Rules of the Road Include Bicyclists as well as Motorists

December 9, 2009
By Community Word Staff

by Tyler Maritote

Everyday Tony Davis is cussed at, yelled at and honked at for riding his bicycle on the road.

The problem is he is not allowed to get off the road.

Cyclists like Davis are required by Illinois law to ride in the street unless there is a “sidewalk that has been officially designated and marked a bicycle route,” as the law states. It is a $50 fine to ride on the sidewalk.

Still, according to Davis, the profanities, complaints and obnoxious horns keep coming.

“They’re just dumb,” he said. “Not only do I have a right to be there, I am required to be there, just like them. They just don’t know the laws.”

According to state law, when a designated bike path is not present, cyclists should ride on the right side of the road, as close to the curb as practical or on the right edge of their lane and motorists should give them three feet while passing.

Three feet is not always granted and Davis has experienced firsthand why the law is in place.

He was riding south on University Street when a car pulled up alongside of him, rolled down his window and began yelling at him.

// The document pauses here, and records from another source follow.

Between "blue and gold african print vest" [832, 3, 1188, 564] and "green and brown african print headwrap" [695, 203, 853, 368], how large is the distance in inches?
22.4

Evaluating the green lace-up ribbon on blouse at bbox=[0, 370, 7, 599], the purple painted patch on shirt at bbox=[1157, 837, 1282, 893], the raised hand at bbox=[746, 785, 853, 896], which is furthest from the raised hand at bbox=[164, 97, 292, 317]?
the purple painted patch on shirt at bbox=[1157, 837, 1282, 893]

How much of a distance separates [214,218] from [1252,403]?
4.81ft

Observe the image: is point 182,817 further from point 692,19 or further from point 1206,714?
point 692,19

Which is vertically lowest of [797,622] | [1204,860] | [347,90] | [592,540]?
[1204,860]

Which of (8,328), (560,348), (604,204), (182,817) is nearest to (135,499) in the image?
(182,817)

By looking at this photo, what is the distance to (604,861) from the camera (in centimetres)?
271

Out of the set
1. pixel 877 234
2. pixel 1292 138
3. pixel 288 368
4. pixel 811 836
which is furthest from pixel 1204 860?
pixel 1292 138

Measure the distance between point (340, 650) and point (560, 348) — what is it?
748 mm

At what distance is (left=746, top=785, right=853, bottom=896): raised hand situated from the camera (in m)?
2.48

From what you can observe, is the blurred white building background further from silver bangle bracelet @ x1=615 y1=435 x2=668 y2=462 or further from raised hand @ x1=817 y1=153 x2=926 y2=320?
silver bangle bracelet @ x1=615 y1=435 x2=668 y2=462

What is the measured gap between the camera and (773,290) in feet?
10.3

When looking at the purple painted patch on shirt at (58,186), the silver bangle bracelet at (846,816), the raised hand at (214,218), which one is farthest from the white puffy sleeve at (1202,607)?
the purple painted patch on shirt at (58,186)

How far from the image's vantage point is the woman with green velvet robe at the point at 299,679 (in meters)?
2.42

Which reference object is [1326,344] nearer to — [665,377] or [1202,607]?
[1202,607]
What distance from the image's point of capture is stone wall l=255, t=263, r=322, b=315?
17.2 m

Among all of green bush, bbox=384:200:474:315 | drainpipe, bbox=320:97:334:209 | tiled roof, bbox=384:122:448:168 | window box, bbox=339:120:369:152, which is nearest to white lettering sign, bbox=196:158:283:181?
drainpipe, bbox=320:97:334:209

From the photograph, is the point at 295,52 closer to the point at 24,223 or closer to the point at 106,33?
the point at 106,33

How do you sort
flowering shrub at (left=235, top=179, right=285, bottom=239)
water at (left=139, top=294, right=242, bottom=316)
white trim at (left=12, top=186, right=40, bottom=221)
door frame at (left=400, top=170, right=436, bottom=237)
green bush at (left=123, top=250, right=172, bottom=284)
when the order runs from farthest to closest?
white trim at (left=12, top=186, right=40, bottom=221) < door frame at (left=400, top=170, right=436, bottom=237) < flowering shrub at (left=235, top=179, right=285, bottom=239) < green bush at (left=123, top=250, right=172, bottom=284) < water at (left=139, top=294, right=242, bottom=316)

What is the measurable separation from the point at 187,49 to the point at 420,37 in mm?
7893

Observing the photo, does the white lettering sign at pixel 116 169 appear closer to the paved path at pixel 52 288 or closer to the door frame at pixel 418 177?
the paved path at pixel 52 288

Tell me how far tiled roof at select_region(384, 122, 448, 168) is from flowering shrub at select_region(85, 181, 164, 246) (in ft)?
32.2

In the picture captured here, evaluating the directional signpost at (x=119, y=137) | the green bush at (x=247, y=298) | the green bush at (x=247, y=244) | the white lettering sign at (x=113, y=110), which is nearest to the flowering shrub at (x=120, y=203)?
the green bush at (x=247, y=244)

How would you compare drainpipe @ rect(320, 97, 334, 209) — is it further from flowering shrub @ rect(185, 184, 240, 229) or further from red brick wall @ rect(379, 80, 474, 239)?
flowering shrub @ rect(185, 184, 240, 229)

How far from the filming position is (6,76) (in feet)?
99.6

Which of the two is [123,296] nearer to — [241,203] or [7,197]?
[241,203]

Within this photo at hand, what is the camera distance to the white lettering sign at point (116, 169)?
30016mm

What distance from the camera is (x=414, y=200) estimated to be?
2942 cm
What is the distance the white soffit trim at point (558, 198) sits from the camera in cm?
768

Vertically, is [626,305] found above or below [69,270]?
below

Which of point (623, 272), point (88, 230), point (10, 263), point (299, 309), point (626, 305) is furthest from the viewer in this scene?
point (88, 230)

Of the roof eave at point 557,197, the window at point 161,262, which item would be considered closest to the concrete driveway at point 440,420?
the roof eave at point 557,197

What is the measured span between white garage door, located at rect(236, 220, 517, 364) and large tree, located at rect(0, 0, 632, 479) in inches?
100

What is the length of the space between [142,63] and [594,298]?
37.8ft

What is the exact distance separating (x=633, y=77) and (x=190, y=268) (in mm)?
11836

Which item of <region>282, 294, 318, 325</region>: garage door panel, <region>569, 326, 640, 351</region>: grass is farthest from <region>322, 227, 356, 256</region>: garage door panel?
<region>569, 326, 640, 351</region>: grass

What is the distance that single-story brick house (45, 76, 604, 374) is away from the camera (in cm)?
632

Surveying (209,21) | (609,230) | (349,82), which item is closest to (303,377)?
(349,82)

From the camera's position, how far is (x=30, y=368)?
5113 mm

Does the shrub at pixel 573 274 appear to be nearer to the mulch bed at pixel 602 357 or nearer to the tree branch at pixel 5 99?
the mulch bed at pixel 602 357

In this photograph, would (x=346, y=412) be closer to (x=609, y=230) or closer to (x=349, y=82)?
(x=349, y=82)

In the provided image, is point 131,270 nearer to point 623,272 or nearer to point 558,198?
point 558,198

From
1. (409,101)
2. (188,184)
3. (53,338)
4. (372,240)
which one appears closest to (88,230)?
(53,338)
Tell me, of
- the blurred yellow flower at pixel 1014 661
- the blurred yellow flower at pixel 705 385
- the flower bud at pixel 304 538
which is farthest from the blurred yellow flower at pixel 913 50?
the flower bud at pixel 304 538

“He was leaning towards me in his car making some rude gestures,” Davis said, “and he started to drift towards me.”

Unfortunately Davis had no room to move, cars were merging onto the highway on the other side of him and the driver knocked into the side of him.

“Rather than falling I jumped off my bike,” Davis said. “You know, to save my nuts.”

Davis was able to get back on his bike and catch back up with the driver, who had been stopped by the light at Columbia Terrace.

Profanities were exchanged.

Davis got the driver’s license plate number, threatened to call the police and the driver encouraged him to.

“But then once he saw that I had my phone out,” Davis said, “he sped off.”

Still, the motorist was later ticketed, according to Davis, who said the police had him sign the ticket as a witness.

Davis was lucky that day and the other seven days he has been hit by cars in the last two years because many have been killed.

There were 698 cyclists killed by motor vehicles in the United States in 2007, 18 of which were in Illinois, according to The National Highway Traffic Safety Administration. Those deaths made up two percent of all traffic related deaths.

While he thinks that those numbers aren’t startling, Erik Pasillas, another cyclist, sees the significance.

“Even one death is significant,” he said. “Everyone is significant to someone.”

And Pasillas has also felt the significance of motorists’ threats, like one night riding through East Peoria with a group of about a dozen riders.

Pasillas was riding in the back of the pack, in the right turn lane, about a foot from the curb as they turned.

“A guy driving a mustang just came up behind me and started revving his engine,”Pasillas said. “So I made the turn quickly so he would have a whole lane to go around me.”

Once he was around the turn, though, and the driver had an entire open lane to go around the cyclists, he didn’t. He kept revving his engine.

Profanities were exchanged.

“So one of the riders yelled for everyone to slow down,” Pasillas said. “And another yelled to block the other lane.”

With 12 bikes taking up both lanes, the driver had nowhere to go so he pulled into a gas station.

“There was actually another entrance [to the gas station] before the turn,” Pasillas said. “If he actually wanted to get gas, he would’ve turned then.”

Despite the possibility of making the situation worse, Pasillas said he would do it again.

“I felt threatened when he was behind me,” he said. “But I felt safer when we took over the road.”

Among the riders that night was Alex Bostic, an Illinois Cycle and Fitness mechanic who has been riding for three years and admits that cyclists don’t always obey the rules of the road, like they are supposed to.

“We ride through red lights after checking to make sure it’s clear,” Bostic said. “Why should we respect the law if no one else does [by not giving three feet]?”

Davis, despite choosing to obey all rules of the road in hopes of setting a good example, pointed out that many states are beginning to adopt an Idaho law that allows cyclists to ride through red lights – as long as it’s safe, of course – because it is actually safer than stopping.

Going through red lights allows cyclists to get out ahead of traffic, where there is more space for cars to go around them, rather than cyclists and motorists having to battle through clustered traffic.

“But if you’re acting like an idiot,” he said. “Then you’re no better than a motorist being an idiot.”

Pasillas added that a cyclist riding through a red light doesn’t affect anybody else.

“But giving a guy on a bike room is common sense,” he said. “And they probably don’t even know that we are breaking the law when we go through a light.”

All Davis, Bostic and Pasillas want is for motorists to use their common sense.

Or, as Bostic put it: “Three feet please.”